Classical CAH occurs about once in every 10-15,000 births. Non-Classical CAH occurs much more frequently, affecting anywhere from 1 in 100 to 1 in 1000 in the general white population. (This wide range reflects the fact that the disorder is much more common in certain ethnic populations. For example, it affects 1 in 27 Ashkenazi Jews, 1 in 40 Hispanics, 1 in 53 Croatians, and 1 in 300 Italians). The frequency makes non-classical CAH the most common genetic disorder identified to date.
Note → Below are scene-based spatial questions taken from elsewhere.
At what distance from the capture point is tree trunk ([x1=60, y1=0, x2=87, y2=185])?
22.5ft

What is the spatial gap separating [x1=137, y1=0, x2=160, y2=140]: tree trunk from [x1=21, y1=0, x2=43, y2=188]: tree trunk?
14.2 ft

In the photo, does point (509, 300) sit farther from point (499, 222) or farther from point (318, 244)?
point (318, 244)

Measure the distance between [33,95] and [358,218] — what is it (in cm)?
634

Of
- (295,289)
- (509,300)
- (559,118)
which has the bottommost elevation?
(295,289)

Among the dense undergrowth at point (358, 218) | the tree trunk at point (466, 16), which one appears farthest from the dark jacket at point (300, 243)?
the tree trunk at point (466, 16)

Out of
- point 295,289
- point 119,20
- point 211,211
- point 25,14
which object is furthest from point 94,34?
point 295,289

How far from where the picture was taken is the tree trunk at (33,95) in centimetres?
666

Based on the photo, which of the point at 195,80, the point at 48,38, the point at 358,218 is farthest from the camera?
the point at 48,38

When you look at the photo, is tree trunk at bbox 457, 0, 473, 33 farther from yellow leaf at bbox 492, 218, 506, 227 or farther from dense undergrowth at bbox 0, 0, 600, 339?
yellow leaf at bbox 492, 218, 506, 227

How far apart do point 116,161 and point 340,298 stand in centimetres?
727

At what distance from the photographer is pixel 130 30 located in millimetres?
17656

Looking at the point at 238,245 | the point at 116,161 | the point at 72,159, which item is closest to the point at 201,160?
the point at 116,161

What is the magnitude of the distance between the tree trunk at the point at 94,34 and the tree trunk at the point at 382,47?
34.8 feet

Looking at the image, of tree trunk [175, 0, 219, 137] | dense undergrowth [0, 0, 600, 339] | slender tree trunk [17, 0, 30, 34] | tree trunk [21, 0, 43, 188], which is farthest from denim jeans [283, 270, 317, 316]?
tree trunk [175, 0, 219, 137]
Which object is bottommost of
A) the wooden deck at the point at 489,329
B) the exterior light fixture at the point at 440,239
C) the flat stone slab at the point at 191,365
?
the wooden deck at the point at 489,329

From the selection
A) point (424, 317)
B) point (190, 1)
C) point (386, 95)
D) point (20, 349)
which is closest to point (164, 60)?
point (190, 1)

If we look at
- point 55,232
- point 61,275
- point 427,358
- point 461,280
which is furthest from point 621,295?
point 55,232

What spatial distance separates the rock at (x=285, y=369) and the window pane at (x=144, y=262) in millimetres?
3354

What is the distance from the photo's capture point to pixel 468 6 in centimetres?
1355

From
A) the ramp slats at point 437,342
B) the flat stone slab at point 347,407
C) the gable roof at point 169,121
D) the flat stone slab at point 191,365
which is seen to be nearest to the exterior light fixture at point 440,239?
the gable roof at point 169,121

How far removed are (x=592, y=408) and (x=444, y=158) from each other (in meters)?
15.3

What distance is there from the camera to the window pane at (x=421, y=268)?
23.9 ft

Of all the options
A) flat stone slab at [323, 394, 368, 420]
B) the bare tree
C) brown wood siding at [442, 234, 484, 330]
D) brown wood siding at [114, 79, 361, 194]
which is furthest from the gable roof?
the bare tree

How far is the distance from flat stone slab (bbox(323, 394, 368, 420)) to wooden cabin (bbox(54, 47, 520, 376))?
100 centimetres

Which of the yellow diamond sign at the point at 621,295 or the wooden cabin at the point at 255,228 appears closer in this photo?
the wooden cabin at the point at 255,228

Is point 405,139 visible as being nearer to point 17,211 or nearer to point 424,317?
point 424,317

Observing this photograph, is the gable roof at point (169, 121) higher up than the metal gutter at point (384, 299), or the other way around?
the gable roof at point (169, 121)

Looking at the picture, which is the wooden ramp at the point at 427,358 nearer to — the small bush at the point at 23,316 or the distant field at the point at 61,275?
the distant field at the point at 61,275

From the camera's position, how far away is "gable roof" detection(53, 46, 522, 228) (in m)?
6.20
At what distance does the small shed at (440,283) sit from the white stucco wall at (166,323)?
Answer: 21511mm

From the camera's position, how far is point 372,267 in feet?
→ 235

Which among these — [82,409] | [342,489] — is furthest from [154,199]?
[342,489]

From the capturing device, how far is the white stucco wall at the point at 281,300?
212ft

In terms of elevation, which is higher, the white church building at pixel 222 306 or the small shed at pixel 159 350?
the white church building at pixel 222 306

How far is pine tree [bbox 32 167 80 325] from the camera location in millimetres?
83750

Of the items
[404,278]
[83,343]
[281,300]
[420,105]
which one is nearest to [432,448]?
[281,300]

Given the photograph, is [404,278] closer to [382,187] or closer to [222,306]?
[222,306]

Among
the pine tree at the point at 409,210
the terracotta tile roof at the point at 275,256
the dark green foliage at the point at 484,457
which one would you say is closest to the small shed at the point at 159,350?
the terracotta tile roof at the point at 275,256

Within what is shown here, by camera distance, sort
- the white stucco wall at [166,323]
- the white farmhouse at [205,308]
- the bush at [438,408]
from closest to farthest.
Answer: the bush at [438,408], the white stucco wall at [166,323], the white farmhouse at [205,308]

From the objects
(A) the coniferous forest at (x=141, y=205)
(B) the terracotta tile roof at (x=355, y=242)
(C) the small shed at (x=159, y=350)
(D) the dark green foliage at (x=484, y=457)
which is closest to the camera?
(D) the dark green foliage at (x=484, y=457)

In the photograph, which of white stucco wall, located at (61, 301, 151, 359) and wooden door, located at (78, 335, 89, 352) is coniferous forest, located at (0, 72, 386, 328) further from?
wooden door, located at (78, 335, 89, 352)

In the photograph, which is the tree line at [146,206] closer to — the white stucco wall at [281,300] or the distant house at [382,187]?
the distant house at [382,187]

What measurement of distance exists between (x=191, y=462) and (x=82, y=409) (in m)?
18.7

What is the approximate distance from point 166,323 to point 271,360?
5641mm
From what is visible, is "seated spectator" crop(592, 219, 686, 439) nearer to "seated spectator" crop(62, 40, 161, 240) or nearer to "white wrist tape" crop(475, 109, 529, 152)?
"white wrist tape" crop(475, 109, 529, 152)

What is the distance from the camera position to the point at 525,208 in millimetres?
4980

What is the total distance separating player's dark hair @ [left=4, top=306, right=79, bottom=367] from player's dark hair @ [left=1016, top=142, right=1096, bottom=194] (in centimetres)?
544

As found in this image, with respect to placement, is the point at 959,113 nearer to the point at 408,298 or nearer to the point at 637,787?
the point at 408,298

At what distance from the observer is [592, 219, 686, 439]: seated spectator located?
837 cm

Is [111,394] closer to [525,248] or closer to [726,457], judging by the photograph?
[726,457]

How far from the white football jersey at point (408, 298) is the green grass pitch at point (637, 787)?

This marked heterogeneity renders CAH an extremely difficult disorder to understand, diagnose and treat in a comprehensive manner. As noted by a CAH working group:
…Despite over 50 years of experience with steroid replacement therapy, the management of congenital adrenal hyperplasia (CAH) remains difficult, and clinical practice varies substantially through the world…(Clayton, et al 2002)
More than 5 years later, this statement is still true, and a number of factors indicated that the time to address this disparity in care and lack of quality benchmarks is now:
- As diagnosis and clinical care improves, there is a growing population of adolescent and adult patients with CAH. However, at present there are no centers in the United States recognized as specializing in the care of teens and adults with this disorder. (Indeed, there are no established criteria upon which such a claim could currently be made). Clinicians who are less experienced with CAH, or who serve a geographically isolated population, have no recognized “expert”- be this a person or a protocol -- to turn to for advice and consultation on the diagnosis and care of their CAH patients. The result is significant disparity in the quality and comprehensiveness of care that patients receive.
- As we enter into the era where long-term follow-up on newborn screening (NBS) is an integral part of the NBS system, comprehensive care centers for lifelong care will become necessary for CAH.
- For the purpose of the NBS system, and any kind of quality assurance, we need to have guidelines upon which to evaluate the effectiveness of long-term follow-up. There also need to be some standards that cut across geographic and regional boundaries in order to compare treatment regimens and practices that lead to better health outcomes.
- One of the goals of long-term follow-up is to create opportunities for clinical and translational research – this requires a large cohort of patients being followed and monitored on a variety of parameters in a longitudinal manner. Under the current model, CAH patients are spread out both geographically and across medical specialists, with no published guidelines for how – or even that—there be a primary clinician overseeing the disparate therapies. Subspecialists need a roadmap for how to communicate with each other in the care of a CAH patient, and there needs to be a master plan as to how individuals should be treated and monitored throughout the life cycle.
The goal of CARES Foundation’s Comprehensive Care Centers project is to derive guidelines for the establishment of, and standards for the recognition and maintenance of, comprehensive clinical care centers for the treatment of CAH throughout the life cycle.